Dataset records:
++++++

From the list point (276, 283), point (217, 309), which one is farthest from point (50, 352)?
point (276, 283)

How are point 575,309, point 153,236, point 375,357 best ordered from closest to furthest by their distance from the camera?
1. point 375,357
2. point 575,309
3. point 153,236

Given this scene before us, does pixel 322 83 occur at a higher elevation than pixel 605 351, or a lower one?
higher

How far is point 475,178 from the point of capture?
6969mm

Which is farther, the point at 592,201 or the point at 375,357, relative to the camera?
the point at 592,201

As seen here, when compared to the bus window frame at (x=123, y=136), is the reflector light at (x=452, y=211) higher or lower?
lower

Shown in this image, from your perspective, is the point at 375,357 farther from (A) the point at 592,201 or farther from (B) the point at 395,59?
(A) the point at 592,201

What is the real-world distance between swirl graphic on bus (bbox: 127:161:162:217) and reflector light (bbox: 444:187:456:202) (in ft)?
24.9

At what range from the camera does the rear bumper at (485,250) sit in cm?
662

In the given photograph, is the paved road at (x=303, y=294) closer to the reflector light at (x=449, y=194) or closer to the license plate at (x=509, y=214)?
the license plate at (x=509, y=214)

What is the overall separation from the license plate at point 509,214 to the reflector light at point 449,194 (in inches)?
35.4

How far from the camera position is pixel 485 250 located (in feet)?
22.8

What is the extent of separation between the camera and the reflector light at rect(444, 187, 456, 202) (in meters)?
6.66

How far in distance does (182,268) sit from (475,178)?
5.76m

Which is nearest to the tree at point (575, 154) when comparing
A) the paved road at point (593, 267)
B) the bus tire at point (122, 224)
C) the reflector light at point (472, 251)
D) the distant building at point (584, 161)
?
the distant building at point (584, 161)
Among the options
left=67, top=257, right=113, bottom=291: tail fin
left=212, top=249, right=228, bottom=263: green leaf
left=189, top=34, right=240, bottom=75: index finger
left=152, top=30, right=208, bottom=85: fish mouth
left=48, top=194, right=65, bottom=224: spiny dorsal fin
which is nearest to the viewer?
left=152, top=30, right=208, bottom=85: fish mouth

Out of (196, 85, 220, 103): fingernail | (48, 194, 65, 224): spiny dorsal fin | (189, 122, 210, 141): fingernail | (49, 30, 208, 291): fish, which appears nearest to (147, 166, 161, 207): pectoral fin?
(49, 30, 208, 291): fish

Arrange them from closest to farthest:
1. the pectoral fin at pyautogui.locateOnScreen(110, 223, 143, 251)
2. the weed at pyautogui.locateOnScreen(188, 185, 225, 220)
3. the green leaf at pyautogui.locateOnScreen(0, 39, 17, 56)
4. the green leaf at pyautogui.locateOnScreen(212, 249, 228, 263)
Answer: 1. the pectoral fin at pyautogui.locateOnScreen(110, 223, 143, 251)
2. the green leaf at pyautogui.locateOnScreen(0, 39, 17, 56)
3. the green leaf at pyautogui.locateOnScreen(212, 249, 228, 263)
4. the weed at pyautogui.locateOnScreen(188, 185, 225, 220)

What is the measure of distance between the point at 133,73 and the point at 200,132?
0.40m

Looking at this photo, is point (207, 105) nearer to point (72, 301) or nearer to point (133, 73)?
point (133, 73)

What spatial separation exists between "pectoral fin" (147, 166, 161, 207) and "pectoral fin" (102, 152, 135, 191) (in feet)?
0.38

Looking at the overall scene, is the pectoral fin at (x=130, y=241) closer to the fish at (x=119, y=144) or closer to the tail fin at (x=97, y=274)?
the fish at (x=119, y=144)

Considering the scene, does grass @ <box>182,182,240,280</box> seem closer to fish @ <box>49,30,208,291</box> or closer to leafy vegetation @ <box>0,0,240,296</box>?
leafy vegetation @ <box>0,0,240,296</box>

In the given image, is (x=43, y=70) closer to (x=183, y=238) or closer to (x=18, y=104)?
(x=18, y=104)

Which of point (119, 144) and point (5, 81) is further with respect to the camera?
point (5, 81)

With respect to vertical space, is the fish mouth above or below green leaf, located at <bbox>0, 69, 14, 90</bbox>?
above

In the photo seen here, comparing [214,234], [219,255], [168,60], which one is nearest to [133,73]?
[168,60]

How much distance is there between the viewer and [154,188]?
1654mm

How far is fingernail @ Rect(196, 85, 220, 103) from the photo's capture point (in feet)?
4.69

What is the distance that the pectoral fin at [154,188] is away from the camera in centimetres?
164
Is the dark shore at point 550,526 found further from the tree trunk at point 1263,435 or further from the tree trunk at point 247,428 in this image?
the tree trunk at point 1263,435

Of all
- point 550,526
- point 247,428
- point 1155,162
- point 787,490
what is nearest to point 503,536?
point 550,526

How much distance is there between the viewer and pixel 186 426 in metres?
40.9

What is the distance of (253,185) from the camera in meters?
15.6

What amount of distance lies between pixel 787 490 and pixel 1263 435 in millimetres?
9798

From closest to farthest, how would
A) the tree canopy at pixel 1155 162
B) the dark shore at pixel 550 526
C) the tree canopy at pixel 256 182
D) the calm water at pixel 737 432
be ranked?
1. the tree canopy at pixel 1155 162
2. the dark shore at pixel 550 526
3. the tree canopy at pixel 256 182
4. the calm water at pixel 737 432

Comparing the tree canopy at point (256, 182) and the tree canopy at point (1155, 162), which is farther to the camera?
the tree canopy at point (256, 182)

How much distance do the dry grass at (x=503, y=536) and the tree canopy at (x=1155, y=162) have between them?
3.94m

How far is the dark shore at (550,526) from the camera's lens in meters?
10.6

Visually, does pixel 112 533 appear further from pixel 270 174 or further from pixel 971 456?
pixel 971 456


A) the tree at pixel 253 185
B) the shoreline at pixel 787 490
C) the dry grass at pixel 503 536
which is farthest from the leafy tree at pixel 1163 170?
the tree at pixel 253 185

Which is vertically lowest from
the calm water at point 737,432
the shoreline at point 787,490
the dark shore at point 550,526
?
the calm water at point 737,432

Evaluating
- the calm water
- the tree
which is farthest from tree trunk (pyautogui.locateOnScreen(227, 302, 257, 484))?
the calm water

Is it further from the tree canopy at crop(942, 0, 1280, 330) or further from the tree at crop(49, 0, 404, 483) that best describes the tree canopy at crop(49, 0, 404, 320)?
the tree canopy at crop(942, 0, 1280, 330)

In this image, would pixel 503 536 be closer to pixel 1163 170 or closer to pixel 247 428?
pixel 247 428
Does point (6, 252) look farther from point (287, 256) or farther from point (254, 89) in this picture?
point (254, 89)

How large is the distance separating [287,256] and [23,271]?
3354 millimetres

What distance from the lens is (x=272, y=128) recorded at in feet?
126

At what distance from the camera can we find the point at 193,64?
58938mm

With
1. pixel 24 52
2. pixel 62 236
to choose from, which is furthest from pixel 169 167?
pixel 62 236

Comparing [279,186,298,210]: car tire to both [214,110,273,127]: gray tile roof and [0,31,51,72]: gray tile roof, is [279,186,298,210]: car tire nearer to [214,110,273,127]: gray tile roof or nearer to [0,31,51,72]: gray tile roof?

++++++

Print all of the records above again, word for word.

The response:
From the list point (276, 283), point (217, 309), which one is farthest from point (50, 352)?
point (276, 283)

How are point 575,309, point 153,236, point 375,357 best ordered from closest to furthest by their distance from the camera?
1. point 375,357
2. point 575,309
3. point 153,236

Given this scene before us, does pixel 322 83 occur at a higher elevation than pixel 605 351, or a lower one?
higher

How far is point 475,178 from the point of capture?
6969mm

Which is farther, the point at 592,201 or the point at 375,357, relative to the camera?
the point at 592,201

As seen here, when compared to the bus window frame at (x=123, y=136), is the reflector light at (x=452, y=211) higher or lower?
lower

Shown in this image, from your perspective, is the point at 375,357 farther from (A) the point at 592,201 or farther from (B) the point at 395,59?
(A) the point at 592,201

What is the real-world distance between swirl graphic on bus (bbox: 127:161:162:217) and reflector light (bbox: 444:187:456:202) (in ft)?
24.9

At what range from the camera does the rear bumper at (485,250) sit in cm?
662

In the given photograph, is the paved road at (x=303, y=294) closer to the reflector light at (x=449, y=194) or closer to the license plate at (x=509, y=214)?
the license plate at (x=509, y=214)

What is the overall separation from the license plate at point 509,214 to the reflector light at point 449,194 (in inches)?
35.4

How far from the camera position is pixel 485 250 located (in feet)?
22.8

What is the extent of separation between the camera and the reflector light at rect(444, 187, 456, 202) (in meters)?
6.66

How far in distance does (182,268) sit from (475,178)?
5.76m

Which is nearest to the tree at point (575, 154) when comparing
A) the paved road at point (593, 267)
B) the bus tire at point (122, 224)
C) the reflector light at point (472, 251)
D) the distant building at point (584, 161)
?
the distant building at point (584, 161)
Among the options
left=67, top=257, right=113, bottom=291: tail fin
left=212, top=249, right=228, bottom=263: green leaf
left=189, top=34, right=240, bottom=75: index finger
left=152, top=30, right=208, bottom=85: fish mouth
left=48, top=194, right=65, bottom=224: spiny dorsal fin
which is nearest to the viewer?
left=152, top=30, right=208, bottom=85: fish mouth

Out of (196, 85, 220, 103): fingernail | (48, 194, 65, 224): spiny dorsal fin | (189, 122, 210, 141): fingernail | (49, 30, 208, 291): fish, which appears nearest to (147, 166, 161, 207): pectoral fin?
(49, 30, 208, 291): fish

Arrange them from closest to farthest:
1. the pectoral fin at pyautogui.locateOnScreen(110, 223, 143, 251)
2. the weed at pyautogui.locateOnScreen(188, 185, 225, 220)
3. the green leaf at pyautogui.locateOnScreen(0, 39, 17, 56)
4. the green leaf at pyautogui.locateOnScreen(212, 249, 228, 263)
Answer: 1. the pectoral fin at pyautogui.locateOnScreen(110, 223, 143, 251)
2. the green leaf at pyautogui.locateOnScreen(0, 39, 17, 56)
3. the green leaf at pyautogui.locateOnScreen(212, 249, 228, 263)
4. the weed at pyautogui.locateOnScreen(188, 185, 225, 220)

What is the measure of distance between the point at 133,73 and the point at 200,132?
0.40m

Looking at this photo, is point (207, 105) nearer to point (72, 301) or nearer to point (133, 73)?
point (133, 73)

What spatial separation exists between "pectoral fin" (147, 166, 161, 207) and "pectoral fin" (102, 152, 135, 191) (in feet)?
0.38

Looking at the overall scene, is the pectoral fin at (x=130, y=241) closer to the fish at (x=119, y=144) or closer to the tail fin at (x=97, y=274)?
the fish at (x=119, y=144)

Considering the scene, does grass @ <box>182,182,240,280</box> seem closer to fish @ <box>49,30,208,291</box> or closer to leafy vegetation @ <box>0,0,240,296</box>?
leafy vegetation @ <box>0,0,240,296</box>

In the given image, is (x=43, y=70) closer to (x=183, y=238) or closer to (x=18, y=104)?
(x=18, y=104)

Which of point (119, 144) and point (5, 81) is further with respect to the camera?
point (5, 81)

With respect to vertical space, is the fish mouth above or below green leaf, located at <bbox>0, 69, 14, 90</bbox>?
above

In the photo seen here, comparing [214,234], [219,255], [168,60], which one is nearest to [133,73]?
[168,60]

How much distance is there between the viewer and [154,188]?
1654mm

How far is fingernail @ Rect(196, 85, 220, 103) from the photo's capture point (in feet)?
4.69

What is the distance that the pectoral fin at [154,188] is away from the camera in centimetres?
164
Is the dark shore at point 550,526 found further from the tree trunk at point 1263,435 or further from the tree trunk at point 247,428 in this image?
the tree trunk at point 1263,435

Of all
- point 550,526
- point 247,428
- point 1155,162
- point 787,490
what is nearest to point 503,536?
point 550,526

How much distance is there between the viewer and pixel 186 426 in metres?
40.9

What is the distance of (253,185) from the camera in meters?
15.6

What amount of distance lies between pixel 787 490 and pixel 1263 435 in millimetres?
9798

From closest to farthest, how would
A) the tree canopy at pixel 1155 162
B) the dark shore at pixel 550 526
C) the tree canopy at pixel 256 182
D) the calm water at pixel 737 432
be ranked?
1. the tree canopy at pixel 1155 162
2. the dark shore at pixel 550 526
3. the tree canopy at pixel 256 182
4. the calm water at pixel 737 432

Comparing the tree canopy at point (256, 182) and the tree canopy at point (1155, 162), which is farther to the camera?
the tree canopy at point (256, 182)

How much distance do the dry grass at (x=503, y=536) and the tree canopy at (x=1155, y=162) have between them?
3.94m

How far is the dark shore at (550,526) from the camera's lens in meters?
10.6

Visually, does pixel 112 533 appear further from pixel 270 174 or further from pixel 971 456?
pixel 971 456


A) the tree at pixel 253 185
B) the shoreline at pixel 787 490
C) the dry grass at pixel 503 536
which is farthest from the leafy tree at pixel 1163 170?
the tree at pixel 253 185

Which is vertically lowest from
the calm water at point 737,432
the shoreline at point 787,490
the dark shore at point 550,526
?
the calm water at point 737,432

Evaluating
- the calm water
- the tree
which is farthest from tree trunk (pyautogui.locateOnScreen(227, 302, 257, 484))?
the calm water

Is it further from the tree canopy at crop(942, 0, 1280, 330) or further from the tree at crop(49, 0, 404, 483) that best describes the tree canopy at crop(49, 0, 404, 320)?
the tree canopy at crop(942, 0, 1280, 330)

In this image, would pixel 503 536 be closer to pixel 1163 170 or closer to pixel 247 428?
pixel 247 428
Does point (6, 252) look farther from point (287, 256) or farther from point (254, 89) in this picture?
point (254, 89)

How large is the distance separating [287,256] and [23,271]?
3354 millimetres

What distance from the lens is (x=272, y=128) recorded at in feet?
126

At what distance from the camera can we find the point at 193,64?
58938mm

With
1. pixel 24 52
2. pixel 62 236
to choose from, which is furthest from pixel 169 167?
pixel 62 236

Comparing [279,186,298,210]: car tire to both [214,110,273,127]: gray tile roof and [0,31,51,72]: gray tile roof, is [279,186,298,210]: car tire nearer to [214,110,273,127]: gray tile roof or nearer to [0,31,51,72]: gray tile roof?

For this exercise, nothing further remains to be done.